Six jeunes portugais saisissent la Cour européenne des droits de l’Homme, en l’absence d’épuisement des voies de recours internes. Ils demandent à la Cour de se prononcer sur les atteintes à leurs droits fondamentaux, par les Etats défendeurs, pour avoir contribué à la crise climatique. Les requérant-es dénoncent la participation des défendeurs à la crise climatique, l’absence d’adoption de mesures promptes à enrayer cette crise, et l’incidence de cette participation sur la protection de leurs droits issus de la Convention européenne des droits de l’Homme. Procédure : le 2 septembre 2020, la CEDH est saisie.
Tsama William et al. v. Attorney general of Uganda
Les requérant-es sont victimes et familles de victimes de glissements de terrains dans la région de Bududa, en Ouganda. Les requérants saisissent la Haute Cour. Ils contestent la carence des autorités locales et nationales dans l’adoption de mesures permettant de prévenir ou limiter les conséquences de ces glissements de terrain sur les droits fondamentaux à la vie. Le 3 décembre 2019, un glissement de terrain, faisant suite à de nombreux autres, engloutit les propriétés des requérants et cause vingt décès. Les victimes et familles des victimes, décident de saisir la Haute Cour de l’Ouganda. Procédure : le 15 octobre 2020, la Haute Cour du pays est saisie.

·····

### [QUESTIONS D'ÉTUDE]
[a] D'après le texte sur les contentieux climatiques, que reprochent aux autorités les requérants de la région de Bududa ? Répondez en une à trois phrases.
[b] Indiquez, s'il vous plaît, la date à laquelle la CEDH a été saisie selon le texte sur les contentieux climatiques.
Le listing constitue un matériau distinct du texte sur les contentieux climatiques.

·····

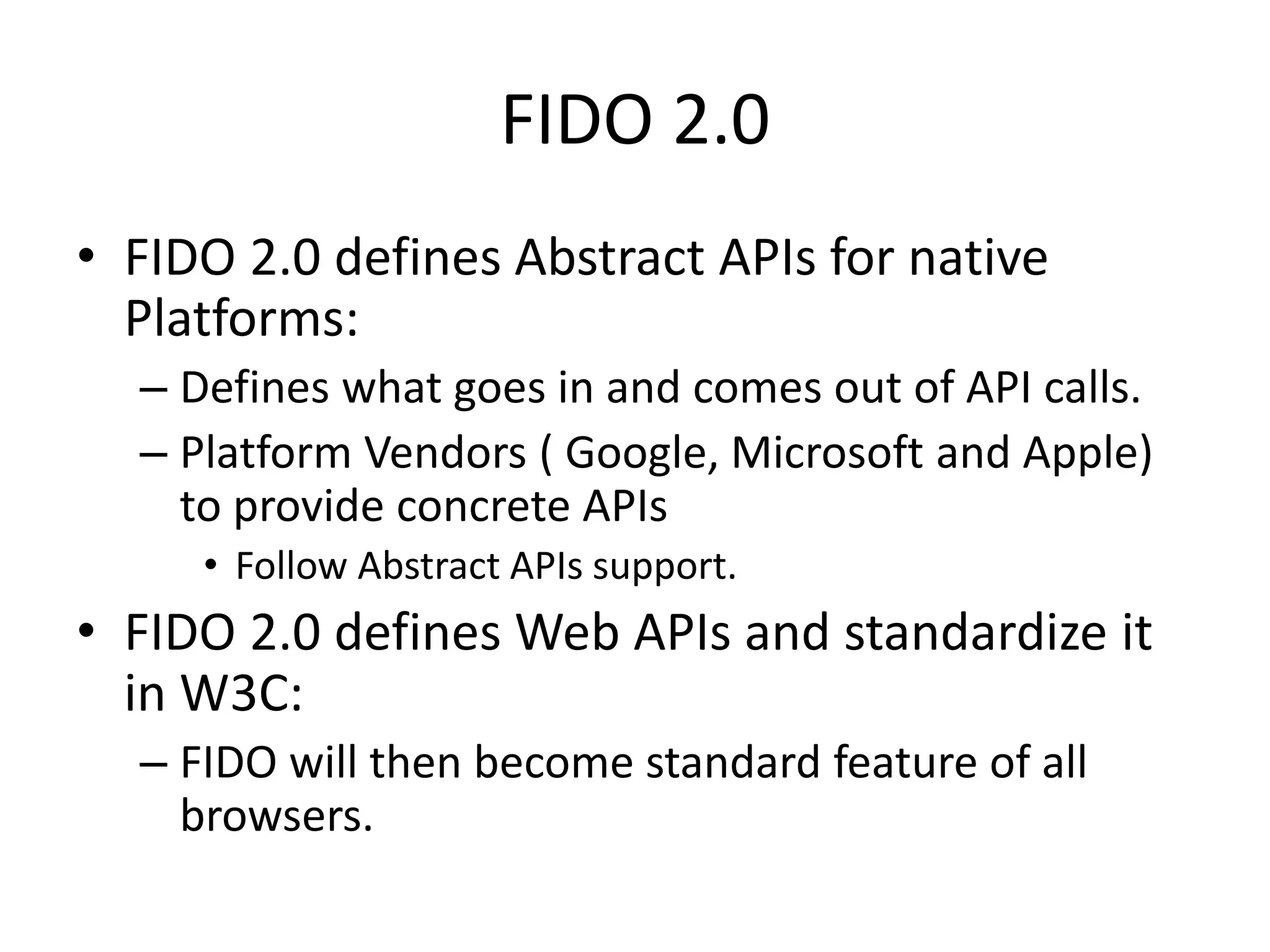 FIDO 2.0

• FIDO 2.0 defines Abstract APIs for native Platforms:
– Defines what goes in and comes out of API calls.
– Platform Vendors ( Google, Microsoft and Apple) to provide concrete APIs
• Follow Abstract APIs support.
• FIDO 2.0 defines Web APIs and standardize it in W3C:
– FIDO will then become standard feature of all browsers.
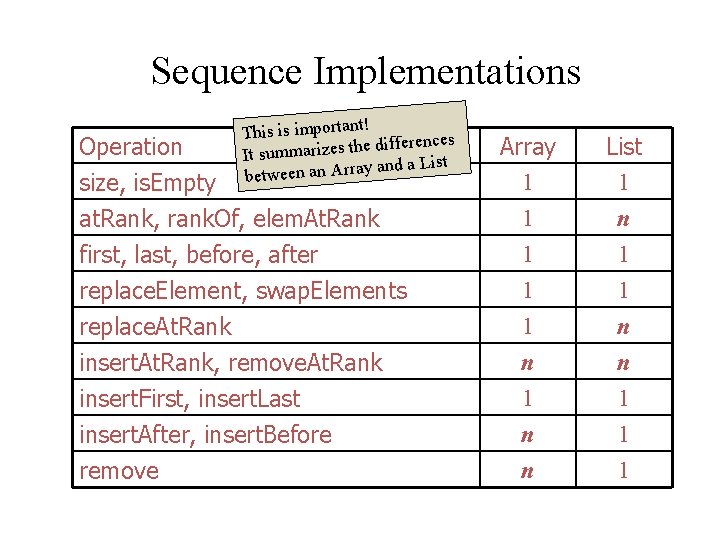 Sequence Implementations

This is important!
It summarizes the differences between an Array and a List

| Operation | Array | List |
|---|---|---|
| size, isEmpty | 1 | 1 |
| atRank, rankOf, elemAtRank | 1 | $n$ |
| first, last, before, after | 1 | 1 |
| replaceElement, swapElements | 1 | 1 |
| replaceAtRank | 1 | $n$ |
| insertAtRank, removeAtRank | $n$ | $n$ |
| insertFirst, insertLast | 1 | 1 |
| insertAfter, insertBefore | $n$ | 1 |
| remove | $n$ | 1 |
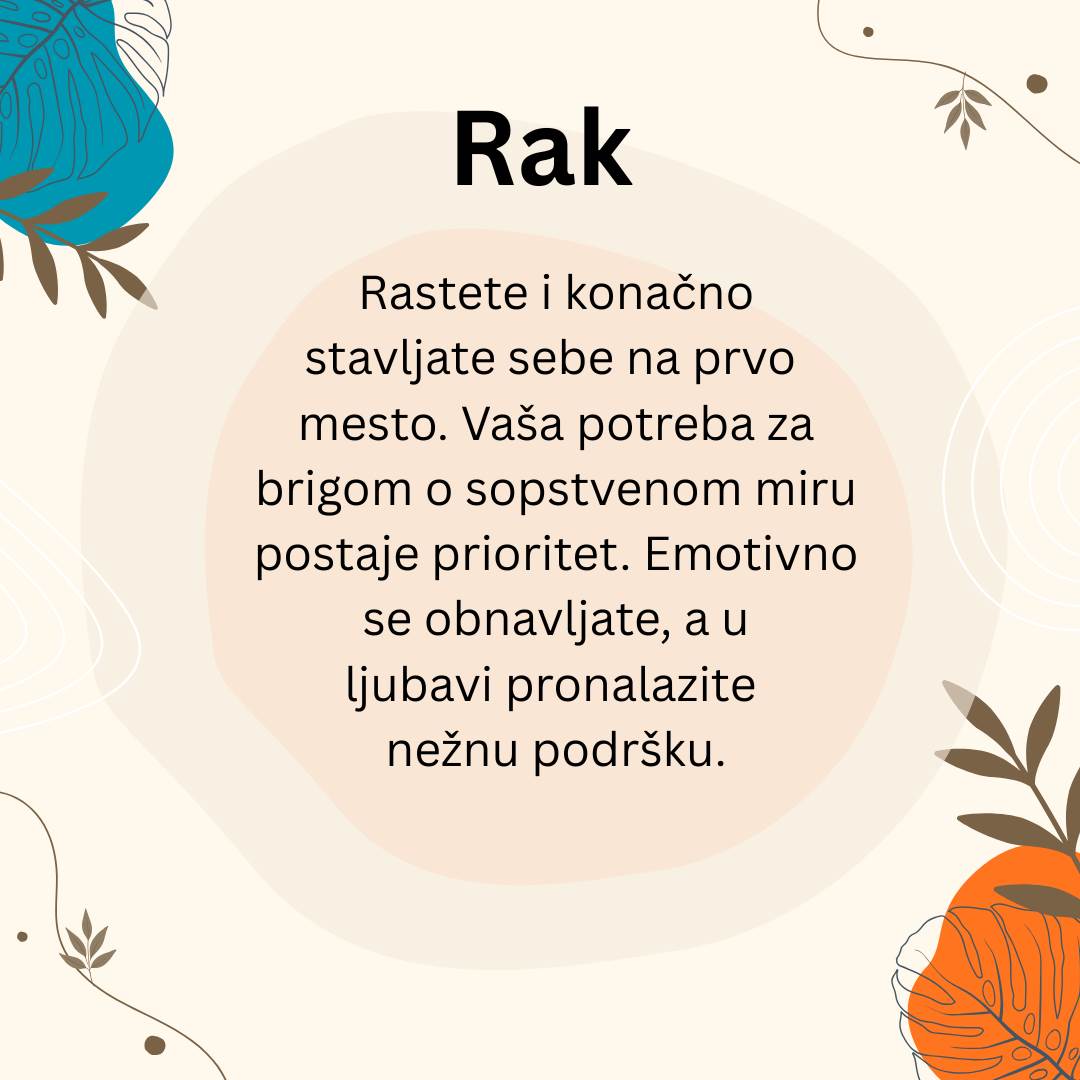 Rak

Rastete i konačno stavljate sebe na prvo mesto. Vaša potreba za brigom o sopstvenom miru postaje prioritet. Emotivno se obnavljate, a u ljubavi pronalazite nežnu podršku.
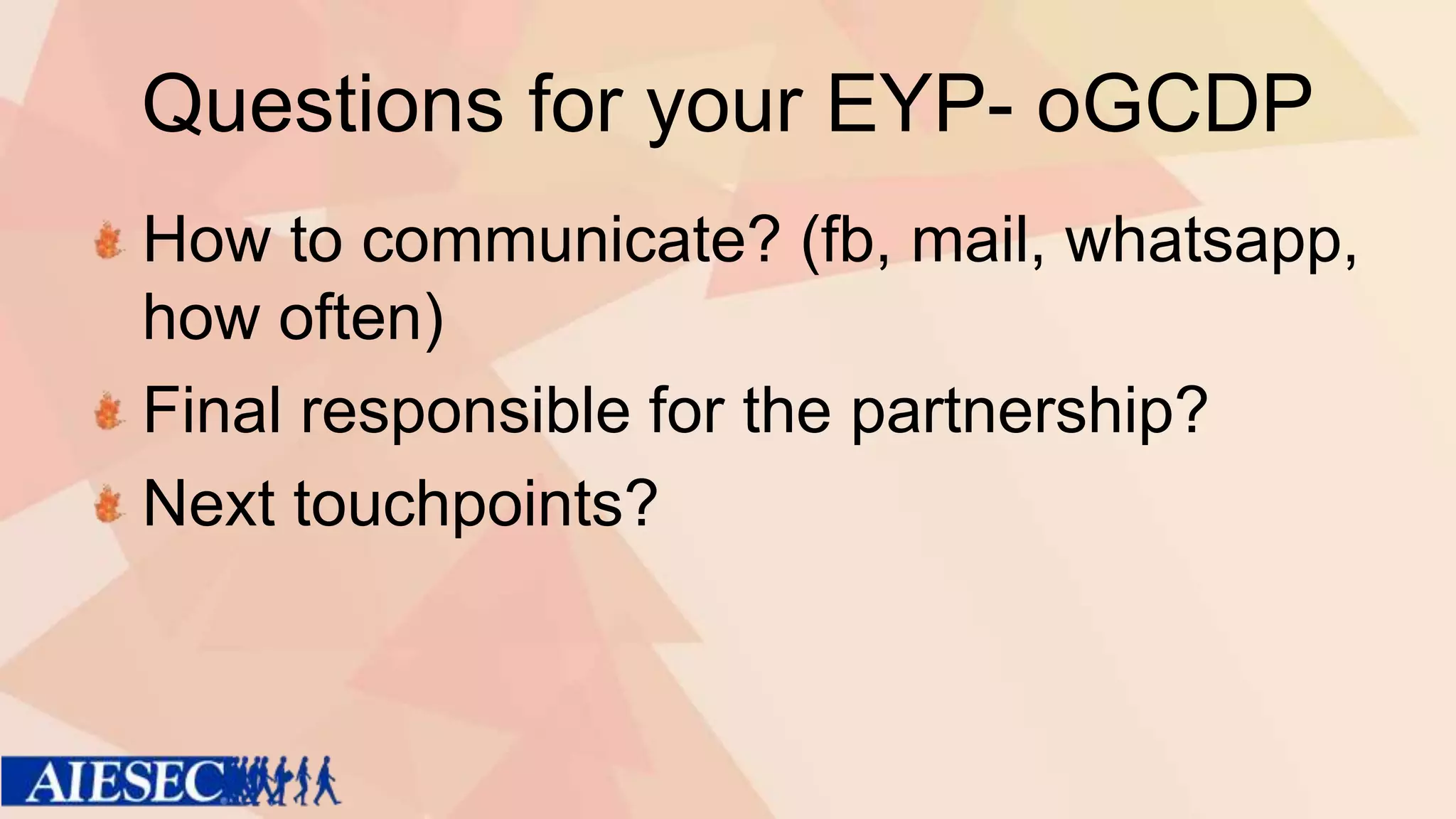 Questions for your EYP- oGCDP

How to communicate? (fb, mail, whatsapp, how often)

Final responsible for the partnership?

Next touchpoints?

AIESEC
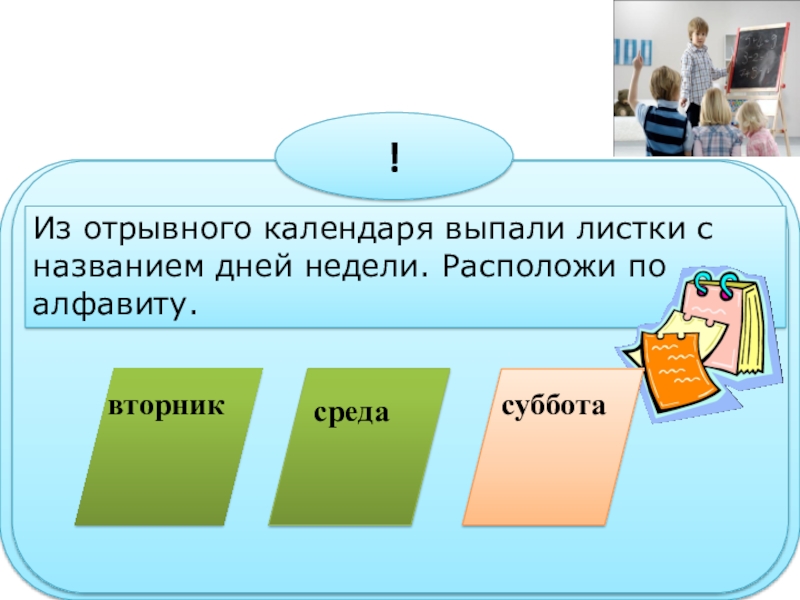 !

Из отрывного календаря выпали листки с названием дней недели. Расположи по алфавиту.

вторник

среда

суббота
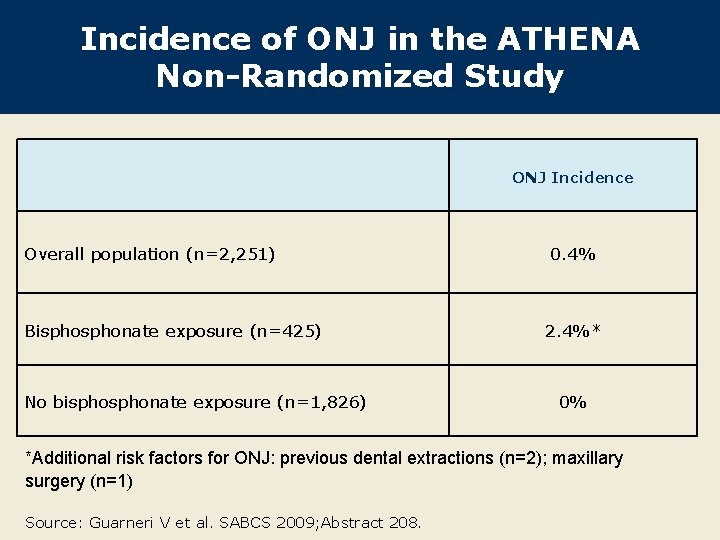 Incidence of ONJ in the ATHENA Non-Randomized Study

| | ONJ Incidence |
|---|---|
| Overall population (n=2,251) | 0.4% |
| Bisphosphonate exposure (n=425) | 2.4%* |
| No bisphosphonate exposure (n=1,826) | 0% |

*Additional risk factors for ONJ: previous dental extractions (n=2); maxillary surgery (n=1)

Source: Guarneri V et al. SABCS 2009;Abstract 208.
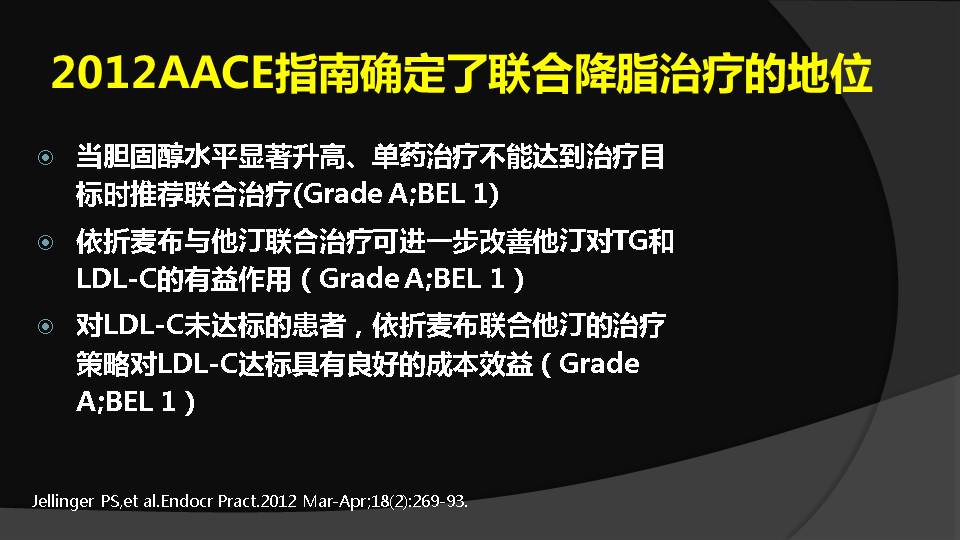 2012AACE指南确定了联合降脂治疗的地位

当胆固醇水平显著升高、单药治疗不能达到治疗目标时推荐联合治疗(Grade A;BEL 1)

依折麦布与他汀联合治疗可进一步改善他汀对TG和LDL-C的有益作用（Grade A;BEL 1）

对LDL-C未达标的患者，依折麦布联合他汀的治疗策略对LDL-C达标具有良好的成本效益（Grade A;BEL 1）

Jellinger PS,et al.Endocr Pract.2012 Mar-Apr;18(2):269-93.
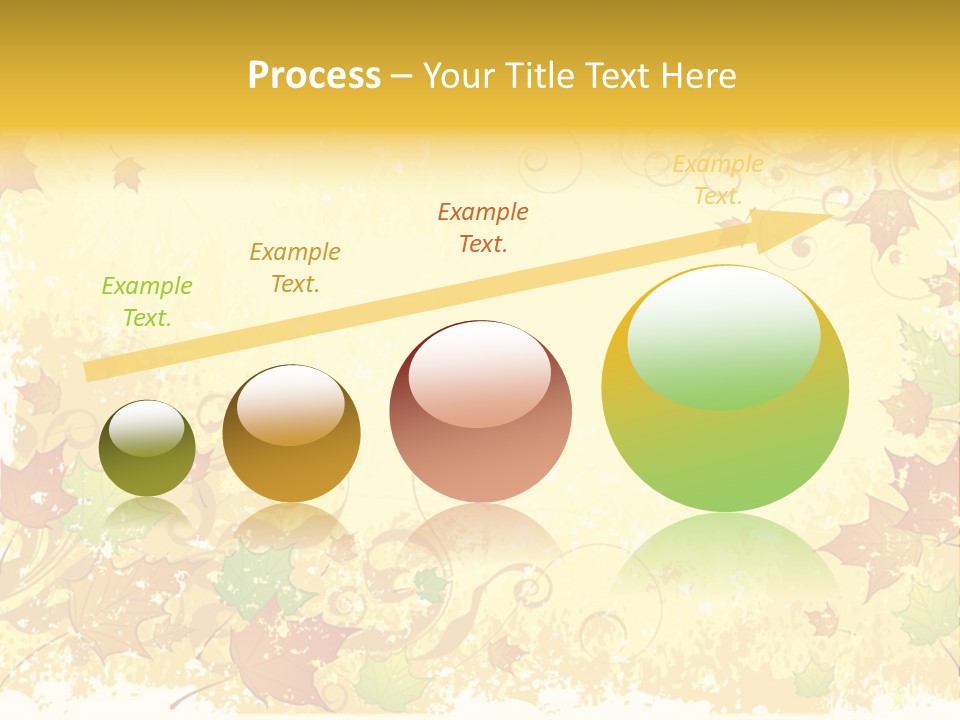 Process – Your Title Text Here

Example Text.

Example Text.

Example Text.

Example Text.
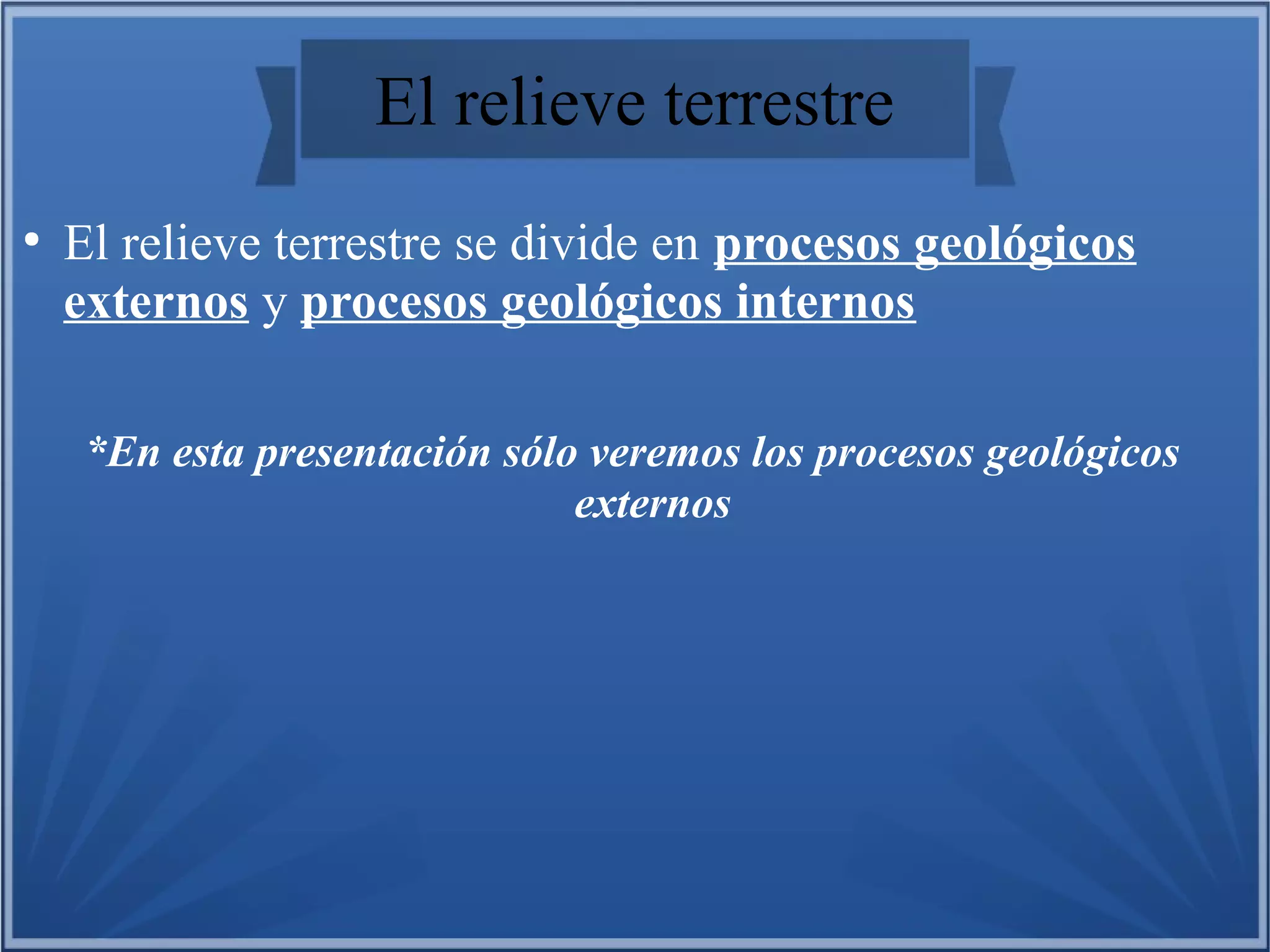 El relieve terrestre

• El relieve terrestre se divide en procesos geológicos externos y procesos geológicos internos

*En esta presentación sólo veremos los procesos geológicos externos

·····

### [VOS RÉPONSES RÉDIGÉES]
[a] Les requérants reprochent aux autorités locales et nationales de ne pas avoir adopté de mesures permettant de prévenir ou de limiter les conséquences des glissements de terrain sur les droits fondamentaux à la vie.

[b] Le 2 septembre 2020.